[WHAT YOU SHOULD DO]
Reproduce all of the material below with "camera" switched to "lens" throughout, leaving everything else unchanged and the pictures out.

[MATERIAL SUPPLIED]
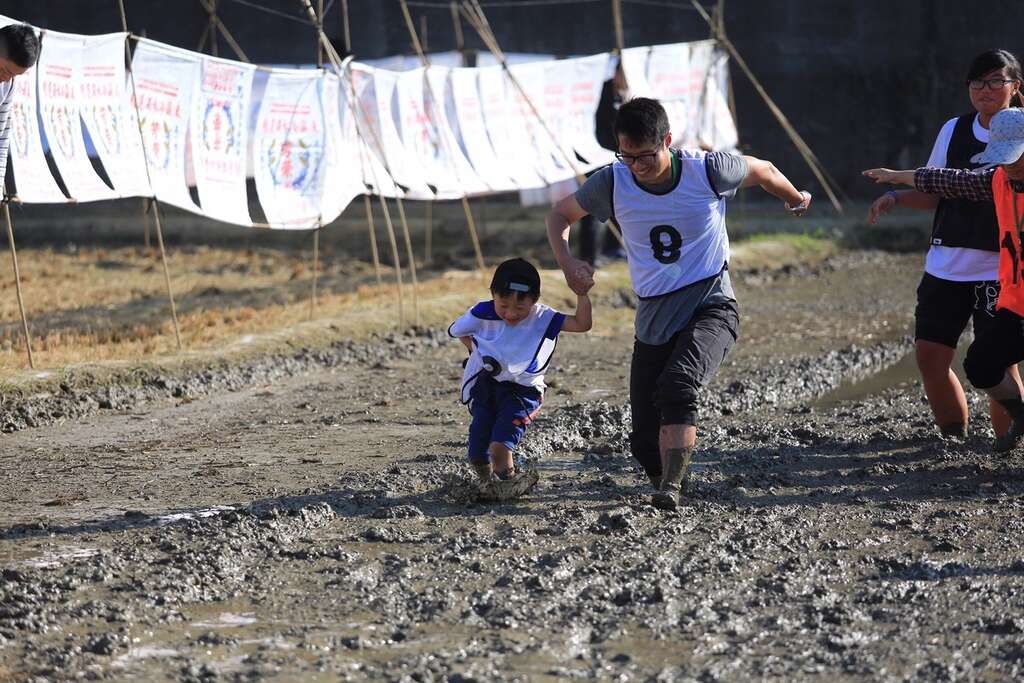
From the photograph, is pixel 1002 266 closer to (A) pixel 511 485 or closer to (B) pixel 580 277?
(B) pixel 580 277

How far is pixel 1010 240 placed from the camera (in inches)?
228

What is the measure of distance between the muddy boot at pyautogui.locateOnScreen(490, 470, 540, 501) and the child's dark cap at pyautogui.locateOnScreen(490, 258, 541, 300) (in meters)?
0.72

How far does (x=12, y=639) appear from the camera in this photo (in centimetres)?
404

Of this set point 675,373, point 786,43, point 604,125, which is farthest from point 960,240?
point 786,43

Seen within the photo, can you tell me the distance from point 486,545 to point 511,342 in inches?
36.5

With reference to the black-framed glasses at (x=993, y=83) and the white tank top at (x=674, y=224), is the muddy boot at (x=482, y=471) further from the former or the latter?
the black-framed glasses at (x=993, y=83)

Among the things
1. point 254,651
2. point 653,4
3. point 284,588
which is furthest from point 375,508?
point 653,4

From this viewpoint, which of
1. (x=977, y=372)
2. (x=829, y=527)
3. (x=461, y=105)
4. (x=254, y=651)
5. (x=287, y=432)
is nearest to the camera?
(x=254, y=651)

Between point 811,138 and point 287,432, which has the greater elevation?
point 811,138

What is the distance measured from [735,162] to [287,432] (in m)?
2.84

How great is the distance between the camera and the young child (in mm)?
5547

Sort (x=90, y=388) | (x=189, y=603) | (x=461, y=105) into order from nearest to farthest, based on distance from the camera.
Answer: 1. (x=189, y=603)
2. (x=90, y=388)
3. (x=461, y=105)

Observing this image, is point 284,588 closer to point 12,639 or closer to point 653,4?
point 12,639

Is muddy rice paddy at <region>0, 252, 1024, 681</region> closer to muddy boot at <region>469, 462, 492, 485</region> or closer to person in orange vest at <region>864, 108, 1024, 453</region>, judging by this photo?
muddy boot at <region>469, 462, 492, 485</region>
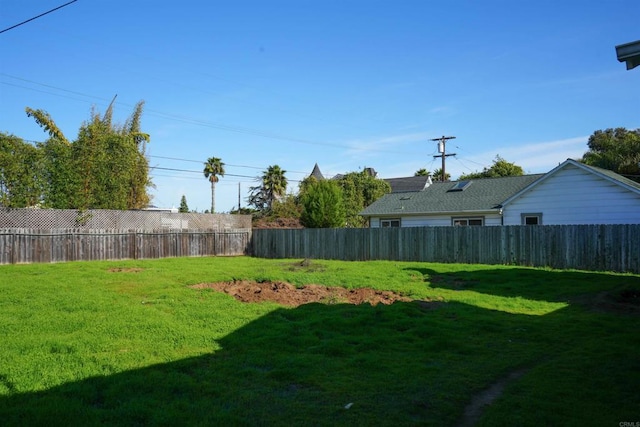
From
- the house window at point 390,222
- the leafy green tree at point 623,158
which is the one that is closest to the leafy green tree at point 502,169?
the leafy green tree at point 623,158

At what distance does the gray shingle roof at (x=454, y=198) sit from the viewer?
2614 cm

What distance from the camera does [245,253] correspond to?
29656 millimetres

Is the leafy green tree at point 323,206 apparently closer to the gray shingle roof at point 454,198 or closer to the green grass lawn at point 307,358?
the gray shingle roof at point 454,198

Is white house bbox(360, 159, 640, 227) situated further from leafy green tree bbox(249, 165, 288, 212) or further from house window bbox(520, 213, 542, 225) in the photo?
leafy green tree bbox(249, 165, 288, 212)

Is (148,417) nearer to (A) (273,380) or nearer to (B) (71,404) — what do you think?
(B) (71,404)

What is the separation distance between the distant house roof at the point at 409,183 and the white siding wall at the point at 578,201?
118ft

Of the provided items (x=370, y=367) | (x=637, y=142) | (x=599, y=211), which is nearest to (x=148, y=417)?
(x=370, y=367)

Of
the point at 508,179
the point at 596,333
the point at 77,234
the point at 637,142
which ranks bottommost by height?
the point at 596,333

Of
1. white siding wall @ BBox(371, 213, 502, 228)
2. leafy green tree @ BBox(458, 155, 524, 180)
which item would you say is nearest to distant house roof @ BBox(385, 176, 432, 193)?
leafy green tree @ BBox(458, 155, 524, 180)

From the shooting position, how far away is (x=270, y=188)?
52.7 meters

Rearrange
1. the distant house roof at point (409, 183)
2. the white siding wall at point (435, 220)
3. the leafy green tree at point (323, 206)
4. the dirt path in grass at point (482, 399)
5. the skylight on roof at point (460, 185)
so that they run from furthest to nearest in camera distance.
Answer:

[FINAL RESULT]
From the photograph, is pixel 1002 266 closer to (A) pixel 511 485 or closer to (B) pixel 580 277?
(B) pixel 580 277

How far is pixel 1010 240 placed from the lens (in inches)?
228

What is the measure of distance between the muddy boot at pyautogui.locateOnScreen(490, 470, 540, 501) and the child's dark cap at pyautogui.locateOnScreen(490, 258, 541, 300) (in meters)?
0.72

How far does (x=12, y=639) appear from the lens in this photo (in centimetres)?
404

Of this set point 675,373, point 786,43, point 604,125, which is farthest from point 960,240?
point 786,43

Seen within the photo, can you tell me the distance from point 486,545 to point 511,342 in inches?
36.5

With reference to the black-framed glasses at (x=993, y=83) and the white tank top at (x=674, y=224), is the muddy boot at (x=482, y=471) further from the former or the latter?
the black-framed glasses at (x=993, y=83)

Among the things
1. point 254,651
2. point 653,4
3. point 284,588
which is furthest from point 375,508?
point 653,4

From this viewpoint, which of
1. (x=977, y=372)
2. (x=829, y=527)
3. (x=461, y=105)
4. (x=254, y=651)
5. (x=287, y=432)
is nearest to the lens?
(x=254, y=651)

Between point 811,138 and point 287,432, which has the greater elevation?
point 811,138

What is the distance measured from [735,162] to [287,432] (in m)?
2.84

How great is the distance between the lens and the young child (in mm)?
5547

Sort (x=90, y=388) | (x=189, y=603) | (x=461, y=105) into order from nearest to farthest, based on distance from the lens.
Answer: 1. (x=189, y=603)
2. (x=90, y=388)
3. (x=461, y=105)

Observing this image, is point 284,588 closer to point 12,639 or closer to point 653,4?
point 12,639

Is muddy rice paddy at <region>0, 252, 1024, 681</region> closer to muddy boot at <region>469, 462, 492, 485</region> or closer to person in orange vest at <region>864, 108, 1024, 453</region>, judging by this photo?
muddy boot at <region>469, 462, 492, 485</region>
From
- the house window at point 390,222
- the leafy green tree at point 623,158
which is the one that is closest to the leafy green tree at point 502,169?
the leafy green tree at point 623,158

At what distance does the gray shingle roof at (x=454, y=198) sit from the viewer?
2614 cm

What distance from the lens does [245,253] correspond to?
29656 millimetres

Is the leafy green tree at point 323,206 apparently closer to the gray shingle roof at point 454,198 or closer to the green grass lawn at point 307,358?
the gray shingle roof at point 454,198

Is white house bbox(360, 159, 640, 227) situated further from leafy green tree bbox(249, 165, 288, 212) or further from house window bbox(520, 213, 542, 225) in the photo?
leafy green tree bbox(249, 165, 288, 212)

Is (148,417) nearer to (A) (273,380) or nearer to (B) (71,404) — what do you think?
(B) (71,404)

What is the separation distance between the distant house roof at the point at 409,183 and the white siding wall at the point at 578,201?
118ft

Of the provided items (x=370, y=367) | (x=637, y=142) | (x=599, y=211), which is nearest to (x=148, y=417)?
(x=370, y=367)

Of
the point at 508,179
the point at 596,333
the point at 77,234
the point at 637,142
which ranks bottommost by height?
the point at 596,333

Of
1. white siding wall @ BBox(371, 213, 502, 228)
2. leafy green tree @ BBox(458, 155, 524, 180)
which item would you say is nearest to distant house roof @ BBox(385, 176, 432, 193)?
leafy green tree @ BBox(458, 155, 524, 180)

From the shooting position, how far away is (x=270, y=188)?
52.7 meters

Rearrange
1. the distant house roof at point (409, 183)
2. the white siding wall at point (435, 220)
3. the leafy green tree at point (323, 206)
4. the dirt path in grass at point (482, 399)
5. the skylight on roof at point (460, 185)
so that they run from furthest to nearest in lens distance.
Answer:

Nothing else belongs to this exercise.